OP's claim was not: "LLMs know whether text is true, false, reliable, or is epistemically calibrated".

But rather: "[LLMs condition] on latents *ABOUT* truth, falsity, reliability, and calibration".

> It's also very different to ask a model to evaluate the veracity of a nonsense statement, vs. avoiding the generation of a nonsense statement [...] probably could have been done with earlier generations of classifiers

Yes. OP's point was not about generation, it was about representation (specifically conditioning on the representation of the [con]text).

Your aside about classifiers is not only very apt, it is also exactly OP's point! LLMs are implicit classifiers, and the features they classify have been shown to include those that seem necessary to effectively predict text!

One of the earliest examples of this was the so-called ["Sentiment Neuron"](https://arxiv.org/abs/1704.01444), and for a more recent look into kind of features LLMs classify, see [Anthropic's experiments](https://transformer-circuits.pub/2024/scaling-monosemanticit...).

> It's obvious from direct experience that they're incapable of knowing true and false in a general sense.

Yes, otherwise they would be perfect oracles, instead they're imperfect classifiers.

Of course, you could also object that LLMs don't "really" classify anything (please don't), at which point the question becomes how effective they are when used as classifiers, which is what the cited experiments investigate.

timr · on June 7, 2024

> But rather: "[LLMs condition] on latents ABOUT truth, falsity, reliability, and calibration".

Yes, I know.

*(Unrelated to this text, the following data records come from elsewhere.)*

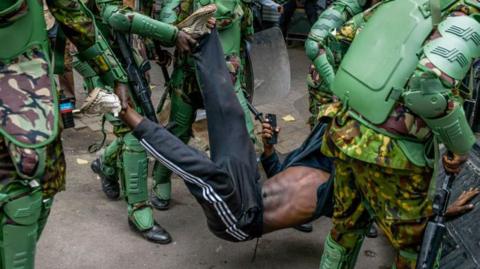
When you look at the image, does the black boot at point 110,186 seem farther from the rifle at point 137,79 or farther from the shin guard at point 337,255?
the shin guard at point 337,255

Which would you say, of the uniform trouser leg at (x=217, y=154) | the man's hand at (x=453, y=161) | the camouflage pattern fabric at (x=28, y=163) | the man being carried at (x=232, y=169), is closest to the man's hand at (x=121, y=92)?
the man being carried at (x=232, y=169)

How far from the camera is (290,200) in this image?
3359 millimetres

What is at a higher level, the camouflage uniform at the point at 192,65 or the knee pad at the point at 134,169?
the camouflage uniform at the point at 192,65

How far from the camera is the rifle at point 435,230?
2531 mm

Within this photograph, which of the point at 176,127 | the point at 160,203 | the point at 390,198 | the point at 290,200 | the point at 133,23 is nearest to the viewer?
the point at 390,198

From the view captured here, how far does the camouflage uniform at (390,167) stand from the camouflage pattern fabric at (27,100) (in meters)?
1.12

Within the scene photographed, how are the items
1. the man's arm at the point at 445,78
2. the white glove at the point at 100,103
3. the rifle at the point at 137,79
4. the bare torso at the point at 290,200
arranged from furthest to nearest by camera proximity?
the rifle at the point at 137,79 < the bare torso at the point at 290,200 < the white glove at the point at 100,103 < the man's arm at the point at 445,78

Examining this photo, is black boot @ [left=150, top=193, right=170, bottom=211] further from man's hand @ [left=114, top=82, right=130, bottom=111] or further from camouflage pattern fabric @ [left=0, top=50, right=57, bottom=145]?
camouflage pattern fabric @ [left=0, top=50, right=57, bottom=145]

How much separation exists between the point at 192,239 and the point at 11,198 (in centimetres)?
166

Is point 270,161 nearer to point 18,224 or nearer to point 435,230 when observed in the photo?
point 435,230

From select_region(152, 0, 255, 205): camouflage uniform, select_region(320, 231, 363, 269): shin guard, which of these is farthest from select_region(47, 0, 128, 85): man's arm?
select_region(320, 231, 363, 269): shin guard

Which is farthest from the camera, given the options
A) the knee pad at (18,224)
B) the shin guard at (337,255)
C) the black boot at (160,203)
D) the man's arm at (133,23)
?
the black boot at (160,203)

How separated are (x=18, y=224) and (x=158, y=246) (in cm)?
146

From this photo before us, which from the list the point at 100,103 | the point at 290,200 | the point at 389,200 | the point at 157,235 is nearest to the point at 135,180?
the point at 157,235
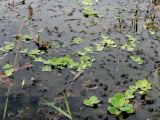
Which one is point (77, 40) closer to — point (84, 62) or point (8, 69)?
point (84, 62)

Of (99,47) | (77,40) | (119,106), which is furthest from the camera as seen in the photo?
(77,40)

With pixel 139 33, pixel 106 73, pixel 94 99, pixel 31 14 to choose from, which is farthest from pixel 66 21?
pixel 94 99

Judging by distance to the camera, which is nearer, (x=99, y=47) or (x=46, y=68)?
(x=46, y=68)

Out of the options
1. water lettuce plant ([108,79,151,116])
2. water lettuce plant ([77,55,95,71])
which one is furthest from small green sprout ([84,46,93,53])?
water lettuce plant ([108,79,151,116])

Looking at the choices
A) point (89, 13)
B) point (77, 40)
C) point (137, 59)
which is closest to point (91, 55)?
point (77, 40)

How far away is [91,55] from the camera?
4.86 metres

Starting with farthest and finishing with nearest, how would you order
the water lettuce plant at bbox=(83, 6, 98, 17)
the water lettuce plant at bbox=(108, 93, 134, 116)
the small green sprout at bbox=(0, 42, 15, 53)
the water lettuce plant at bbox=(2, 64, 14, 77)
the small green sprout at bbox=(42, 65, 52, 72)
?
the water lettuce plant at bbox=(83, 6, 98, 17), the small green sprout at bbox=(0, 42, 15, 53), the small green sprout at bbox=(42, 65, 52, 72), the water lettuce plant at bbox=(2, 64, 14, 77), the water lettuce plant at bbox=(108, 93, 134, 116)

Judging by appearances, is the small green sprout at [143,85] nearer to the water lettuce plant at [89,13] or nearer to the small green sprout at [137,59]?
the small green sprout at [137,59]

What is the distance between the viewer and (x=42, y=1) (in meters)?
6.46

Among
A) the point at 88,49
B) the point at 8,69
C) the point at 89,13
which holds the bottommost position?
the point at 8,69

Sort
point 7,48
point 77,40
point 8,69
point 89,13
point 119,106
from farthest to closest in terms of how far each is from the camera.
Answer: point 89,13 → point 77,40 → point 7,48 → point 8,69 → point 119,106

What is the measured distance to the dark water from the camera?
12.6ft

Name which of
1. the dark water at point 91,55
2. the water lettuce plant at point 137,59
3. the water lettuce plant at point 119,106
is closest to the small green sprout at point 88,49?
the dark water at point 91,55

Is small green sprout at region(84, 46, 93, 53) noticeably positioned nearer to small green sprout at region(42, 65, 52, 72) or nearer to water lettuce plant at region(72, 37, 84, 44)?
water lettuce plant at region(72, 37, 84, 44)
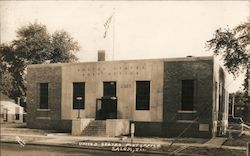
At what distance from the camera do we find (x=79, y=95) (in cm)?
2355

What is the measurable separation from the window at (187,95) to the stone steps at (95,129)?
491 centimetres

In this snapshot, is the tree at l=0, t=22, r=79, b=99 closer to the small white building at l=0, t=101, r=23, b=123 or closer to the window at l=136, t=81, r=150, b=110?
the small white building at l=0, t=101, r=23, b=123

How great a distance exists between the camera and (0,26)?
53.1 feet

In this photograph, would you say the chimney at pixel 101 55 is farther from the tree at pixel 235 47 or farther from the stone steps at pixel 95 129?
the tree at pixel 235 47

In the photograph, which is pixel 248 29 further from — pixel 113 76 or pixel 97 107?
pixel 97 107

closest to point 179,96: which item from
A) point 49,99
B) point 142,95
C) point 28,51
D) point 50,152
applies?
point 142,95

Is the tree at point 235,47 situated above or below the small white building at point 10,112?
above

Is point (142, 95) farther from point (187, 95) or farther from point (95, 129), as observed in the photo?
point (95, 129)

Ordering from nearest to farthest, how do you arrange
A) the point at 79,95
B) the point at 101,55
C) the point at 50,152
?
1. the point at 50,152
2. the point at 79,95
3. the point at 101,55

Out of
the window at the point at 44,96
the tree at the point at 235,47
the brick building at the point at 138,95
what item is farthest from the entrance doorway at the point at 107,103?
the tree at the point at 235,47

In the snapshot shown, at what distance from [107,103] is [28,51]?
17.1m

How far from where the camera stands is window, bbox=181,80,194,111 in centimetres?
2019

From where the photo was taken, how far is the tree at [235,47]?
764 inches

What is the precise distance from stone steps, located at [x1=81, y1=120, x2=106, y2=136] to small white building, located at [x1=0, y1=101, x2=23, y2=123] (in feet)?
54.1
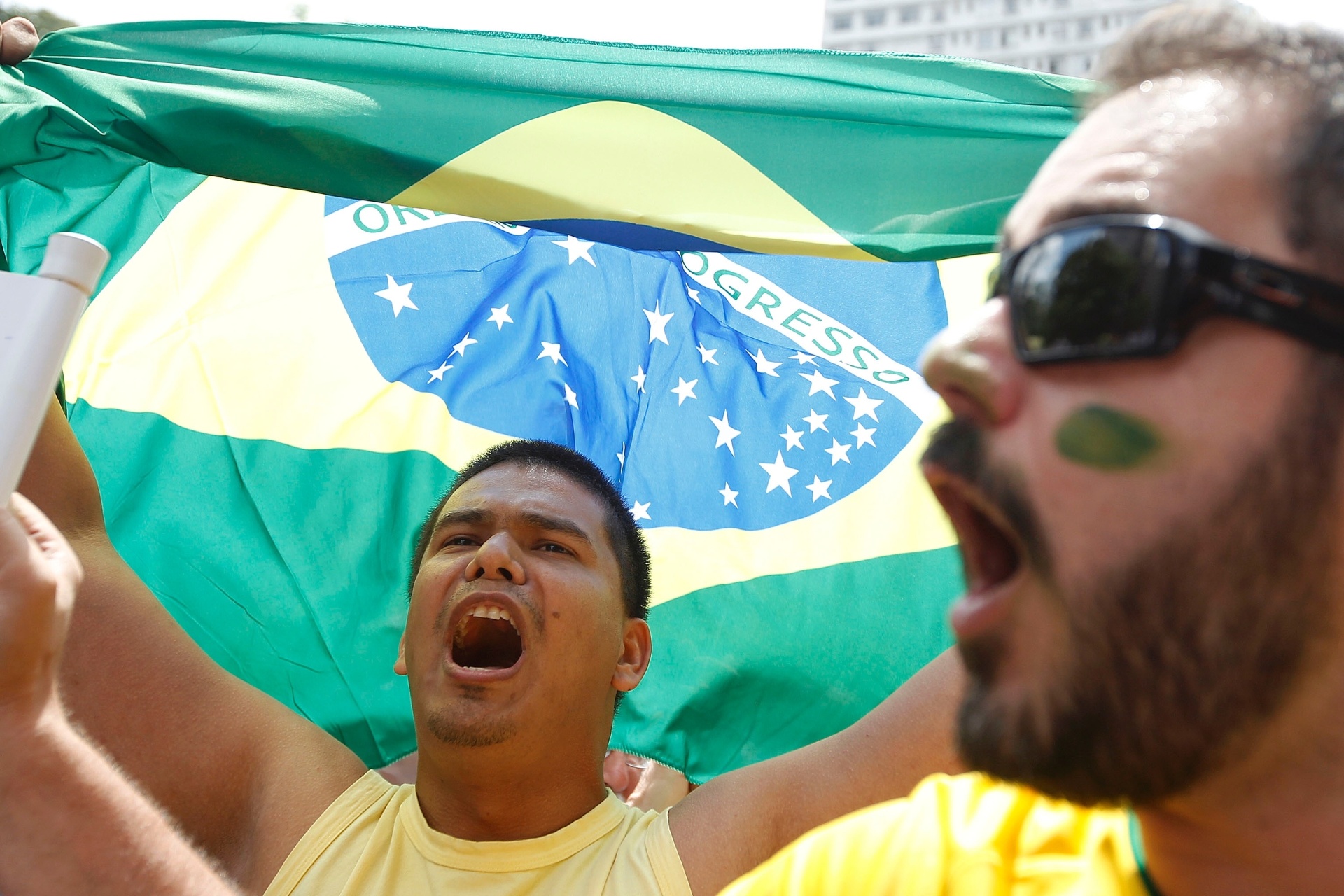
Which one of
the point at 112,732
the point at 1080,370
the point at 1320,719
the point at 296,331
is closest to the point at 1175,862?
the point at 1320,719

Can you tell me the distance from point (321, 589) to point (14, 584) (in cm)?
163

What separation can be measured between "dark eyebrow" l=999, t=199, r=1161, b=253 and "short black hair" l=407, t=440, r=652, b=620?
1981 mm

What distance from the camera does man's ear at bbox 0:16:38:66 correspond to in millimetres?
2816

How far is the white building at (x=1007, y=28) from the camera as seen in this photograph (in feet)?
228

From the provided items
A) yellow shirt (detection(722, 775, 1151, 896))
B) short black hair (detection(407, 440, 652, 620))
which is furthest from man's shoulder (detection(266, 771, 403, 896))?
yellow shirt (detection(722, 775, 1151, 896))

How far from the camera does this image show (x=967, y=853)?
134 cm

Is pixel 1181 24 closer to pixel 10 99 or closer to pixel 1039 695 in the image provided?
pixel 1039 695

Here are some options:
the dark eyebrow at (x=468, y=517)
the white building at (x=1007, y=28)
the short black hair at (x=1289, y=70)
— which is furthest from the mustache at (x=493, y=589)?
the white building at (x=1007, y=28)

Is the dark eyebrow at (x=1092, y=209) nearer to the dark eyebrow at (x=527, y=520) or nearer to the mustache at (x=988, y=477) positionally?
the mustache at (x=988, y=477)

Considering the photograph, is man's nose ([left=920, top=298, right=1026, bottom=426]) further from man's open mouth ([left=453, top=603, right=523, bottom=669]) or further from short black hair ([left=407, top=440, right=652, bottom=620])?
short black hair ([left=407, top=440, right=652, bottom=620])

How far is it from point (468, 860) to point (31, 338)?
1.61m

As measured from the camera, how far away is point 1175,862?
1.20 m

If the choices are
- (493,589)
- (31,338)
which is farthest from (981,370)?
(493,589)

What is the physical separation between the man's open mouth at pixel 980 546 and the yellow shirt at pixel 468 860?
1.40 metres
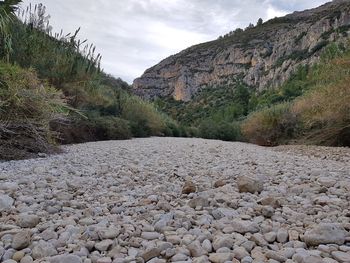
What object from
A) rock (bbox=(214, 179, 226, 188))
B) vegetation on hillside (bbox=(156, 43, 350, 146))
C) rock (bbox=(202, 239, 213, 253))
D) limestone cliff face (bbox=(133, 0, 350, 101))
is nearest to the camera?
rock (bbox=(202, 239, 213, 253))

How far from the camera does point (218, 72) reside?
5997cm

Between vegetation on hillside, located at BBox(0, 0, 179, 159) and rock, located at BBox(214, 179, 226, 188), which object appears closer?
rock, located at BBox(214, 179, 226, 188)

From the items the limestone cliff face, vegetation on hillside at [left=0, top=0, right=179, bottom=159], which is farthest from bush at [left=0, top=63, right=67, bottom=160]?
the limestone cliff face

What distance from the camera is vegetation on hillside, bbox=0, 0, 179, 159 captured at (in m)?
6.21

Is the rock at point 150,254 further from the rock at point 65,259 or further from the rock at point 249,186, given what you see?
the rock at point 249,186

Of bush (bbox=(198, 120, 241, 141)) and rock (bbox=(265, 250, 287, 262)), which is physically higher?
bush (bbox=(198, 120, 241, 141))

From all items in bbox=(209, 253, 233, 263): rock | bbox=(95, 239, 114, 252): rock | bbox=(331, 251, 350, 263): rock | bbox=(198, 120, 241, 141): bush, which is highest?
bbox=(198, 120, 241, 141): bush

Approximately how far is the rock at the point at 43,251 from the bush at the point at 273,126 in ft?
39.2

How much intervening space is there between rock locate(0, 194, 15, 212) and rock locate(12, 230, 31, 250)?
75 centimetres

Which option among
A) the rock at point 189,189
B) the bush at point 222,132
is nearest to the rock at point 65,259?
the rock at point 189,189

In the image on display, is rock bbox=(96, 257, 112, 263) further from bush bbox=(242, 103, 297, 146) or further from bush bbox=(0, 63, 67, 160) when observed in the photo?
bush bbox=(242, 103, 297, 146)

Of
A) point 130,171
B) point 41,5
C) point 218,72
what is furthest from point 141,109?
point 218,72

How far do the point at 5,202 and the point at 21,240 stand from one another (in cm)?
94

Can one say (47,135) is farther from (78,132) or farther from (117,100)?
(117,100)
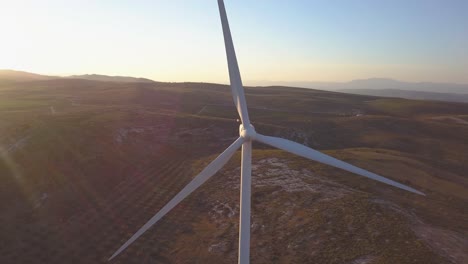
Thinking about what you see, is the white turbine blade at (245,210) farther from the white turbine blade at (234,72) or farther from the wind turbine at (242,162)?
the white turbine blade at (234,72)

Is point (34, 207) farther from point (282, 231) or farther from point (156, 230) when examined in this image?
point (282, 231)

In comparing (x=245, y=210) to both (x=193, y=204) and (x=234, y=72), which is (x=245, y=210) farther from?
(x=193, y=204)

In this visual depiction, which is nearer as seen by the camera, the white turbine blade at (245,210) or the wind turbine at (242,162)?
the white turbine blade at (245,210)

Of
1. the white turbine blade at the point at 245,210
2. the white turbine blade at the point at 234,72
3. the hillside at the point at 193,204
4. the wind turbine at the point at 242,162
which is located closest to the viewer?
the white turbine blade at the point at 245,210

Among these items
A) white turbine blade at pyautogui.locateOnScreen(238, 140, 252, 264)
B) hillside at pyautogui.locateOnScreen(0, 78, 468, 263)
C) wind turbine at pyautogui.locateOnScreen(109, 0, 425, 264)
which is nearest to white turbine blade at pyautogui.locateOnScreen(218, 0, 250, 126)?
wind turbine at pyautogui.locateOnScreen(109, 0, 425, 264)

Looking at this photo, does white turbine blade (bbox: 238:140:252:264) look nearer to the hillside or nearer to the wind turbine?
the wind turbine

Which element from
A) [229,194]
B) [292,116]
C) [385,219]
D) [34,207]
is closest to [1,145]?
[34,207]

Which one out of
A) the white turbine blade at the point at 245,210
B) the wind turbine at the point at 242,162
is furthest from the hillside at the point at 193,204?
the white turbine blade at the point at 245,210

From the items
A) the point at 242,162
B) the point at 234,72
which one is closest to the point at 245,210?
the point at 242,162
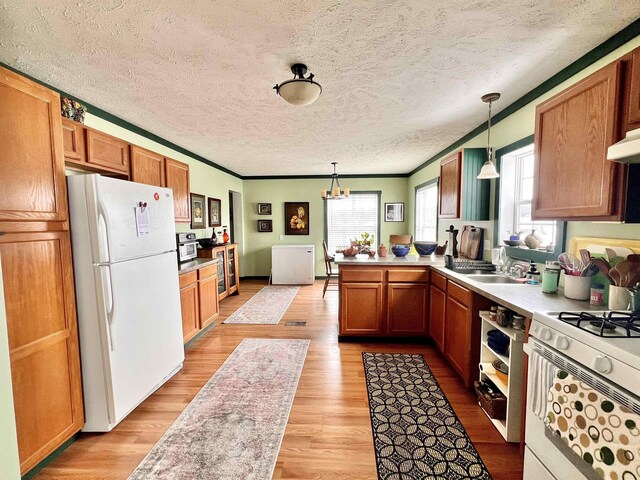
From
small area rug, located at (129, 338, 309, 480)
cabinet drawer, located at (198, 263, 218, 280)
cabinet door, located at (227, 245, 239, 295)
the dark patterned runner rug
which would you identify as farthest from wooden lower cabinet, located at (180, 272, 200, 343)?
the dark patterned runner rug

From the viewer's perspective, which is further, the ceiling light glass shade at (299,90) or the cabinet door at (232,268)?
the cabinet door at (232,268)

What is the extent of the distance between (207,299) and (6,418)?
2.40 metres

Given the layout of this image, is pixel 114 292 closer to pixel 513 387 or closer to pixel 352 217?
pixel 513 387

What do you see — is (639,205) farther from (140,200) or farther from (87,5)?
(140,200)

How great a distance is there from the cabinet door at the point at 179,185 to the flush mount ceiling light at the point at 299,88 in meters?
1.98

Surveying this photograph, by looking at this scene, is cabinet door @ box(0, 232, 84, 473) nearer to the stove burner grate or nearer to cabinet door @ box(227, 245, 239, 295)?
the stove burner grate

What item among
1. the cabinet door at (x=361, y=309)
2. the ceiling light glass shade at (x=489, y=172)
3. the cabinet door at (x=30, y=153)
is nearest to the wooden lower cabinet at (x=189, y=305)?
the cabinet door at (x=30, y=153)

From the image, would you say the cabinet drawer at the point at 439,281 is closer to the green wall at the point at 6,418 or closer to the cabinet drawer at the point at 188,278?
the cabinet drawer at the point at 188,278

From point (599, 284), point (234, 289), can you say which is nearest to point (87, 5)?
point (599, 284)

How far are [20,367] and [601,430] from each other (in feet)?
8.40

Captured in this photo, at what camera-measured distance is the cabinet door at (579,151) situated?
1335mm

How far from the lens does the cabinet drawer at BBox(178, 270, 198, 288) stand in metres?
2.99

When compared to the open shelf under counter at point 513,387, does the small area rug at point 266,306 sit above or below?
below

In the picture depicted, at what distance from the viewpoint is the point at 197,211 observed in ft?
14.6
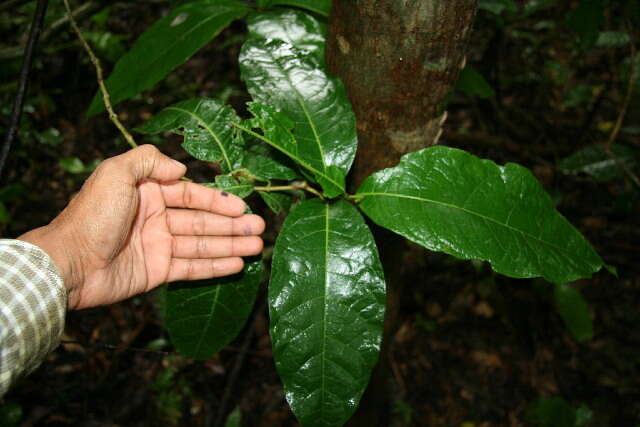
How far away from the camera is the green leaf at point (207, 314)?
1.59m

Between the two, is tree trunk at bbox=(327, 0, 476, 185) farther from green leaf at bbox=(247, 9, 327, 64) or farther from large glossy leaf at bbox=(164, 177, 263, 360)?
large glossy leaf at bbox=(164, 177, 263, 360)

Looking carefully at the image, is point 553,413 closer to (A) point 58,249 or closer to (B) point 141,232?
(B) point 141,232

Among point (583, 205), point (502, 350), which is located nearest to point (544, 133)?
point (583, 205)

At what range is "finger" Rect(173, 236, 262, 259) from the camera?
5.53ft

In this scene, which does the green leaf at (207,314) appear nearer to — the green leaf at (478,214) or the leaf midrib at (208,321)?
the leaf midrib at (208,321)

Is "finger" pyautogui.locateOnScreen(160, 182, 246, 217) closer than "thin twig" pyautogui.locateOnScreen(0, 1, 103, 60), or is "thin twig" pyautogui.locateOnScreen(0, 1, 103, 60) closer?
"finger" pyautogui.locateOnScreen(160, 182, 246, 217)

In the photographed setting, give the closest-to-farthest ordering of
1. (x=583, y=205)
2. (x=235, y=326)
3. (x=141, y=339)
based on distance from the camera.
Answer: (x=235, y=326) < (x=141, y=339) < (x=583, y=205)

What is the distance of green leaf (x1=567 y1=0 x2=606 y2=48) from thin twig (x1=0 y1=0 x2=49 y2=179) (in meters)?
2.56

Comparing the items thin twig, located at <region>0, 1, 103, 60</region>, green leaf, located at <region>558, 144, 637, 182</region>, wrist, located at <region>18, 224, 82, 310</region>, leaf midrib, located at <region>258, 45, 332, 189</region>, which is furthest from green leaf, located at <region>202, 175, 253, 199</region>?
green leaf, located at <region>558, 144, 637, 182</region>

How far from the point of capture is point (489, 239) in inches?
52.2

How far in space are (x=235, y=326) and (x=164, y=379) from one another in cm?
186

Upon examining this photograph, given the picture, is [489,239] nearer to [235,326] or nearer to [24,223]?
[235,326]

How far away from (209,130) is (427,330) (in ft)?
8.51

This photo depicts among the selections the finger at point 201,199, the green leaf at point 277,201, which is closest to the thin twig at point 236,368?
the finger at point 201,199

And the paper didn't show that. It projected some activations into low-dimensional space, and claimed that since there was a pattern in the plots, it's a "latent".

The other experiments were similarly hand-wavy.

> Your aside about classifiers is not only very apt, it is also exactly OP's point! LLMs are implicit classifiers, and the features they classify have been shown to include those that seem necessary to effectively predict text!

That's what's called a truism: "if it classifies successfully, it must be conditioned on latents about truth".

cmorez · on June 9, 2024

> "if it classifies successfully, it must be conditioned on latents about truth"

Yes, this is a truism. Successful classification does not depend on latents being about truth.

However, successfully classifying between text intended to be read as either:

- deceptive or honest

- farcical or tautological

- sycophantic or sincere

- controversial or anodyne

does depend on latent representations being about truth (assuming no memorisation, data leakage, or spurious features)

If your position is that this is necessary but not sufficient to demonstrate such a dependence, or that reverse engineering the learned features is necessary for certainty, then I agree.

But I also think this is primarily a semantic disagreement. A representation can be "about something" without representing it in full generality.

So to be more concrete: "The representations produced by LLMs can be used to linearly classify implicit details about a text, and the LLM's representation of those implicit details condition the sampling of text from the LLM".